READING PASSAGE below:

This post describes a music therapy session that is fairly common where I have to take into account the client’s cognitive comprehension (or processing) speed, i.e., through assessment, first identify how slow I need to speak to individuals for them to fully understand and then, very importantly, determine how slow I have to play the music to have them fully comprehend the experience.
I’ll discuss this concept by describing sessions I have with a music therapy client named Freda. What a blessed privilege and honor to work with her. I say a blessed privileged because Freda is 104 years old! She sings beautifully and has her mental faculties relatively intact.
When I visit Freda she welcomes me with the cutest high pitched voice and a big smile. After a number of visits I know now what songs she knows the words to, and we enjoy singing and video recording the sessions. Very fun… when I video a song on my phone and we watch it she exclaims “look, we’re on TV!”
When I play a song that I know she knows, I watch carefully how comfortable and with how much ease she is able to sing. When needed, I slow down when she has trouble getting some words out. It is common when singing with Freda (and those similar) that when a second or third verse comes up, that might not be as well known as the first verse, she slows down to remember or correctly sing the words. Being able to accompany and support her singing with precisely her needs in mind is the wonderful thing about live music and music therapy. I’ll remind us that my favorite definition of music therapy is: using music to support and achieve non-musical goals. The primary goal is not to make beautiful music. The primary goals are to provide an opportunity for positive reminiscence, to be a positive diversion from stress and worry and to support hopefulness. The fact that we are making beautiful is simply “icing on the cake.”
These kind of experiences are so precious. Again, what an honor to experience live music with Freda and witness the precious responses that she has. Wow!!
So, “Why (live) music??”… To again be in the privileged position to experience live with others, i.e., supporting them, performing with them, witnessing and recording their responses and sharing these experiences with their family and others.

End of READING PASSAGE.

• **THE TASK**
Reproduce the passage of the music therapy post from "This post describes" to "comprehend the experience.", keeping every word and punctuation mark unchanged.

ENTRIES SHOWN below:

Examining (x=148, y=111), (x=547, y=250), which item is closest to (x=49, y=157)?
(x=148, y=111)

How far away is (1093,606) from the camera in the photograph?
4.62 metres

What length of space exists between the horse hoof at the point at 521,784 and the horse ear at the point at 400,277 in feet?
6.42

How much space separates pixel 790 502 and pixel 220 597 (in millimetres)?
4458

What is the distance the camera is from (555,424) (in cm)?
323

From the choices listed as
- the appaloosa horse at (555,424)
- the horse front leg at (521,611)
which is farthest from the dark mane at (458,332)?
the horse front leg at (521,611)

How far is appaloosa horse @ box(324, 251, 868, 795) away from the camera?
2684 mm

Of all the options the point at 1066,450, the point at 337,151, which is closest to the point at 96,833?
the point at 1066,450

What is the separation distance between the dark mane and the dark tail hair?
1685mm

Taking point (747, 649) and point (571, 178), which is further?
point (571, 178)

End of ENTRIES SHOWN.
ENTRIES SHOWN below:

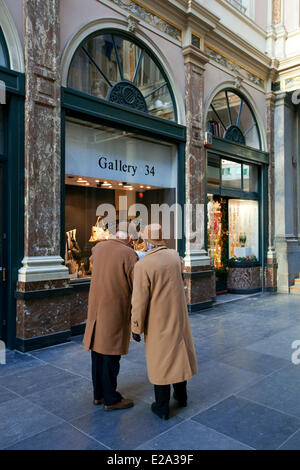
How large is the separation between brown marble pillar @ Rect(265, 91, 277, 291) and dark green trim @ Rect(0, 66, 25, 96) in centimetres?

End of ENTRIES SHOWN.

• **EXERCISE OUTPUT**
This post describes a music therapy session that is fairly common where I have to take into account the client’s cognitive comprehension (or processing) speed, i.e., through assessment, first identify how slow I need to speak to individuals for them to fully understand and then, very importantly, determine how slow I have to play the music to have them fully comprehend the experience.